• [Problem to work on]:
Reproduce every one of the following records verbatim, omitting the pictures.

• [Material for this task]:
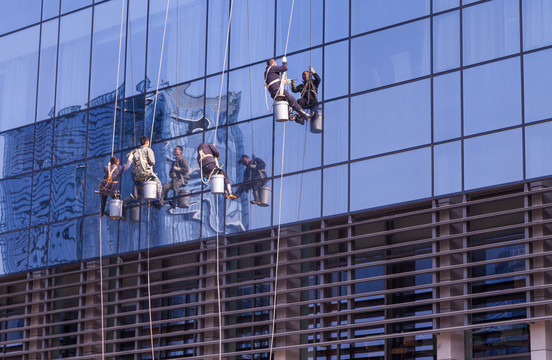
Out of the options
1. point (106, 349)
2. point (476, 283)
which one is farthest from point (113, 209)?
point (476, 283)

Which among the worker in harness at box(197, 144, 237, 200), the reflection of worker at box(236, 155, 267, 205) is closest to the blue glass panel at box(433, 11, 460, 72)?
the reflection of worker at box(236, 155, 267, 205)

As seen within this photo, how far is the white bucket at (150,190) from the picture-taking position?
2506cm

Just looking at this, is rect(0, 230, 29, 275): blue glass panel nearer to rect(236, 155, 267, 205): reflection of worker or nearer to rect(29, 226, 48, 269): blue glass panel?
rect(29, 226, 48, 269): blue glass panel

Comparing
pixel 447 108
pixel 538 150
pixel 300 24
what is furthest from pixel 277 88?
pixel 538 150

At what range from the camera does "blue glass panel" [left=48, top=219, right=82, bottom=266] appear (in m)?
27.8

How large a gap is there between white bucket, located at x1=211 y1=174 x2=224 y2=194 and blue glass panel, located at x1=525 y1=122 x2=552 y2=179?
21.8 feet

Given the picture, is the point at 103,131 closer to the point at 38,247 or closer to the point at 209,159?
the point at 38,247

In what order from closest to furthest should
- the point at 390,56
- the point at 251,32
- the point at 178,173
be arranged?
the point at 390,56, the point at 251,32, the point at 178,173

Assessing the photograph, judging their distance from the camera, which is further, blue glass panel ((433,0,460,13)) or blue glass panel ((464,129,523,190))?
blue glass panel ((433,0,460,13))

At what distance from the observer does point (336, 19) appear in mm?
24156

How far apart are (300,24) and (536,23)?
19.6ft

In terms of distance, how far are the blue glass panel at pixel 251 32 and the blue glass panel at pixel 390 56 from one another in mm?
2572

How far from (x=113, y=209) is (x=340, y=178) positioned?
617 centimetres

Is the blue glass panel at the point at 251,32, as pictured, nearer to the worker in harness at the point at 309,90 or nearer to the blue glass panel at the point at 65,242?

• [Exercise result]:
Out of the options
1. point (106, 349)
2. point (476, 283)
which one is farthest from point (113, 209)?
point (476, 283)

Which among the worker in harness at box(197, 144, 237, 200), the reflection of worker at box(236, 155, 267, 205) is closest to the blue glass panel at box(433, 11, 460, 72)?
the reflection of worker at box(236, 155, 267, 205)

As seen within this photo, how far is the white bucket at (150,190) from the picture-taking position?
2506cm

Just looking at this, is rect(0, 230, 29, 275): blue glass panel nearer to rect(236, 155, 267, 205): reflection of worker or nearer to rect(29, 226, 48, 269): blue glass panel?
rect(29, 226, 48, 269): blue glass panel

Comparing
pixel 447 108
pixel 538 150
pixel 300 24
what is furthest from pixel 277 88?
pixel 538 150

At what range from the camera does "blue glass panel" [left=48, top=219, right=82, bottom=266] appear (in m)?
27.8

How large a gap is there between white bucket, located at x1=211 y1=174 x2=224 y2=194 and blue glass panel, located at x1=525 y1=122 x2=552 y2=179?
21.8 feet

Given the picture, is the point at 103,131 closer to the point at 38,247 or closer to the point at 209,159?
the point at 38,247

In what order from closest to furthest should
- the point at 390,56
- the point at 251,32
- the point at 178,173
be arranged?
the point at 390,56, the point at 251,32, the point at 178,173

Assessing the photograph, judging their distance from the camera, which is further, blue glass panel ((433,0,460,13)) or blue glass panel ((464,129,523,190))?
blue glass panel ((433,0,460,13))

At what distance from the observer does point (336, 19) appear in mm?
24156

How far apart are (300,24) and (536,23)?
19.6ft

In terms of distance, how far are the blue glass panel at pixel 251 32 and the blue glass panel at pixel 390 56 from one another in mm?
2572

How far from (x=113, y=209) is (x=340, y=178) positioned?
617 centimetres

Is the blue glass panel at the point at 251,32, as pictured, nearer to the worker in harness at the point at 309,90 or nearer to the blue glass panel at the point at 65,242?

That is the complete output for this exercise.